Por Marcel Cheida
O boteco raiz é o que interessa. O pé-sujo, o bunda-de-fora, o sujinho, aquele onde a estufa atrai olhares famintos para o ovo e a salsicha empanados, o croquete, a esfirra, a coxinha, o pastel, enfim, todo pedaço de gula cultivada desde a infância.
Balcão de bar é uma peça horizontal, às vezes esguia, cuja extensão revela de imediato o espírito coletivo, igualitário e democrático. Bar ou boteco sem balcão não tem espírito, é um espaço sem alma.
Quem frequenta boteco nem sempre se atenta para o balcão. Aquela peça que separa a cozinha ou a área de serviço do espaço da clientela. Mas, é fundamental para a conversa entre clientes, garçons, o caixa, o chapeiro e outros príncipes do boteco. Sim, porque quem trabalha nesse sublime comércio reina no ambiente, o nobre lugar, da coletividade esparramada por entre nichos e espaços aristocráticos. A clientela é a vassalagem, composta por aqueles que servem, de fato, a todos os operários do sujinho.
O balcão, geralmente, mede em torno de 1,10 cm de altura. O comprimento e a largura dependem da arquitetura desenhada para o ambiente, para o trato entre o chapeiro, os garçons, o commis, o responsável pela limpeza, entre outros. Para quem não sabe, commis é o nome dado ao auxiliar do garçom. O termo é mais usado em restaurantes, mas alguns botecos gourmet os tem.

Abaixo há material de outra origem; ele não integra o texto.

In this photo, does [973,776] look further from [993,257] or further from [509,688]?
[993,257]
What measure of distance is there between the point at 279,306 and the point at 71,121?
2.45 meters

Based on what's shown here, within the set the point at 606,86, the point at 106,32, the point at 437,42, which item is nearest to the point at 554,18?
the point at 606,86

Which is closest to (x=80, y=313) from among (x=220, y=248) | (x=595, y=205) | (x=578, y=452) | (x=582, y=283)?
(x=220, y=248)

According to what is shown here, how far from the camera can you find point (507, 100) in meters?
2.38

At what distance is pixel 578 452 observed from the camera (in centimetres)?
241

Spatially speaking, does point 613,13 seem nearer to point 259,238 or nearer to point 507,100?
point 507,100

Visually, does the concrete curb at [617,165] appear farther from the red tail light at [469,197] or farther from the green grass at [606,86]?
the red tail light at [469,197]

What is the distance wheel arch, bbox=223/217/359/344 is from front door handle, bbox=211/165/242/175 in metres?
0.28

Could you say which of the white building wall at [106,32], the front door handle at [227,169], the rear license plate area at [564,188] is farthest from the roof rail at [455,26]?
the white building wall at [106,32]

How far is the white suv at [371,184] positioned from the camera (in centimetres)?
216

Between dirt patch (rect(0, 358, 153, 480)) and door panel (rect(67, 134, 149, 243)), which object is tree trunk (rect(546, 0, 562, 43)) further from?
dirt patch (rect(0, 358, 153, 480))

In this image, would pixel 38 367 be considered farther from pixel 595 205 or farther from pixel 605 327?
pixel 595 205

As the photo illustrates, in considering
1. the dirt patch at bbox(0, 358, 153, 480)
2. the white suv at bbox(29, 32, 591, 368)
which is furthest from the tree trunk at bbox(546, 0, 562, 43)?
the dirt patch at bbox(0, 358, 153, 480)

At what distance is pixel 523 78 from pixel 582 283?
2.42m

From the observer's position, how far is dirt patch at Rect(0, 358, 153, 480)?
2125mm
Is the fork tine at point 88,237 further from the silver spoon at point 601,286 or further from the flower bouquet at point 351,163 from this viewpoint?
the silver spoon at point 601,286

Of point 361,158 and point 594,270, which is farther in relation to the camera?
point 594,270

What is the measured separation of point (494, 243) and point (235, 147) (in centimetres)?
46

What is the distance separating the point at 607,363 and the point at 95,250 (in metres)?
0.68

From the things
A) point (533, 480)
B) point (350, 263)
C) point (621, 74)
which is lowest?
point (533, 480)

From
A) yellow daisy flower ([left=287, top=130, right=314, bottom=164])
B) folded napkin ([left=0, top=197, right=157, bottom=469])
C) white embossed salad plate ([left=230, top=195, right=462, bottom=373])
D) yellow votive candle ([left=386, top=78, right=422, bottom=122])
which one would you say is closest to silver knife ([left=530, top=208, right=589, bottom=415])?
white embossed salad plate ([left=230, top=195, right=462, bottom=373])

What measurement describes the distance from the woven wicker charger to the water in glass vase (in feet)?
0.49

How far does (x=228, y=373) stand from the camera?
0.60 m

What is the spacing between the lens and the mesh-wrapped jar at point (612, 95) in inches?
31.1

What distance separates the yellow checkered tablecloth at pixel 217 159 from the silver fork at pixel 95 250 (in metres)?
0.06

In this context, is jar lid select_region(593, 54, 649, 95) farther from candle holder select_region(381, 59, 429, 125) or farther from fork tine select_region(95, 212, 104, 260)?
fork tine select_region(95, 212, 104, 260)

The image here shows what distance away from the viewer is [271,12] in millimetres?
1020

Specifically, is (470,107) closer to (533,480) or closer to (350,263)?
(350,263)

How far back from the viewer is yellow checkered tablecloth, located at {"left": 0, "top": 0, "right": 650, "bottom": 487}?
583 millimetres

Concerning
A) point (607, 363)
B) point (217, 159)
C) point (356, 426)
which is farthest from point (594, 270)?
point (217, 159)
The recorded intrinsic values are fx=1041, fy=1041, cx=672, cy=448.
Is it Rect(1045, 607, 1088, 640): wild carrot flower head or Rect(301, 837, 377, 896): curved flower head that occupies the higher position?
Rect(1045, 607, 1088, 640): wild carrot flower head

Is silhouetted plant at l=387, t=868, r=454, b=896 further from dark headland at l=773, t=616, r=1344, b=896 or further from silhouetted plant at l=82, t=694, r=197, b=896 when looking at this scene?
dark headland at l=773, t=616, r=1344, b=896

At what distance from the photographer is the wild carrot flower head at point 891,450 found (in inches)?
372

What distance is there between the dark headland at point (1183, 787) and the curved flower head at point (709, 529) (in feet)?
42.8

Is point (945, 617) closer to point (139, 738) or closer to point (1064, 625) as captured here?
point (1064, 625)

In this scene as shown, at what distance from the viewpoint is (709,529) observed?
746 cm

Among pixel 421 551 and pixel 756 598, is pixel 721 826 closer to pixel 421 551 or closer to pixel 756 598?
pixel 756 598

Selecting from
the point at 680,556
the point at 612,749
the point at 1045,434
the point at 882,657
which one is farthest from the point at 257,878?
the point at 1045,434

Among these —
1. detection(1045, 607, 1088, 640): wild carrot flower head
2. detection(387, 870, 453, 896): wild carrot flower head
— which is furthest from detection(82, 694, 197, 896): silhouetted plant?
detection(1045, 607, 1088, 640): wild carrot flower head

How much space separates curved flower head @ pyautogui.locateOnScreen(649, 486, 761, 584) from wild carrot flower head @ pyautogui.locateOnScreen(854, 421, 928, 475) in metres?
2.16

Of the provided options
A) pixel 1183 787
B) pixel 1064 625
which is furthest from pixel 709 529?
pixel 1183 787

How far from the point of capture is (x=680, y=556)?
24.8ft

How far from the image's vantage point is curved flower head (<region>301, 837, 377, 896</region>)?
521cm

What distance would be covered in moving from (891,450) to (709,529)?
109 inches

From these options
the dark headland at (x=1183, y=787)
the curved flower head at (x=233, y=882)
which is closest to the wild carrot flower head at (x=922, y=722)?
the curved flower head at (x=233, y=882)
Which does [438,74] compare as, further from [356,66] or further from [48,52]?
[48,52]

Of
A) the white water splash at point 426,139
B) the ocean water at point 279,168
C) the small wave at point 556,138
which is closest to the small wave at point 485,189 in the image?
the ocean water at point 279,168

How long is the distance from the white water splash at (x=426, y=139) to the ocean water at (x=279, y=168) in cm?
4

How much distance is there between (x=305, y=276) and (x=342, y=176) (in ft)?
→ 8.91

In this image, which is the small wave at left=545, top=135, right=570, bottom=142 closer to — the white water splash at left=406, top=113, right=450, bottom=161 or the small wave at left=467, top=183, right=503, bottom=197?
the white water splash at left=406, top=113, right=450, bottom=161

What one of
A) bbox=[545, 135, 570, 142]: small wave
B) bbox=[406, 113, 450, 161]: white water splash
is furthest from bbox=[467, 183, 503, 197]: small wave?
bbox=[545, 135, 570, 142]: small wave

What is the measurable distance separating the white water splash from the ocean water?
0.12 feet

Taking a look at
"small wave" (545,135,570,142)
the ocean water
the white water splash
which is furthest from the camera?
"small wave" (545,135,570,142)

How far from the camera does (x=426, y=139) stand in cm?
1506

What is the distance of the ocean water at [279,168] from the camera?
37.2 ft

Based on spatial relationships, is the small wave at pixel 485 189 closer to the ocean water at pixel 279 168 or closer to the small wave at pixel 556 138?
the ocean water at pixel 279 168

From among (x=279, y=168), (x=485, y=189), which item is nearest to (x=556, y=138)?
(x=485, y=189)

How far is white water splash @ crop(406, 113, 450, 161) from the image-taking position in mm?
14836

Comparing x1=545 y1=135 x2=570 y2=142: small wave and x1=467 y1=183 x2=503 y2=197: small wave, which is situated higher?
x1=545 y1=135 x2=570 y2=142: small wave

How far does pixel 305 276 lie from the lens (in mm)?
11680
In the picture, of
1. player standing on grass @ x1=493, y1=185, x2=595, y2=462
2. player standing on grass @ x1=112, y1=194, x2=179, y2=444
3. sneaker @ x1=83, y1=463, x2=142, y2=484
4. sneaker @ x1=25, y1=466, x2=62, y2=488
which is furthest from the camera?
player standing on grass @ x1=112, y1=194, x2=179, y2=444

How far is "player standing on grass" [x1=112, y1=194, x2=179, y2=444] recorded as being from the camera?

Contudo, o boteco raiz é o que interessa. O pé-sujo, o bunda-de-fora, o sujinho, aquele onde a estufa atrai olhares famintos para o ovo e a salsicha empanados, o croquete, a esfirra, a coxinha, o pastel, enfim, todo pedaço de gula cultivada desde a infância.
Ou seja, boteco e farmácia são fontes de remédios para a alma e para o físico. E em ambas encontramos o balcão. Já as boutiques vestem a vaidade, com ou sem balcões.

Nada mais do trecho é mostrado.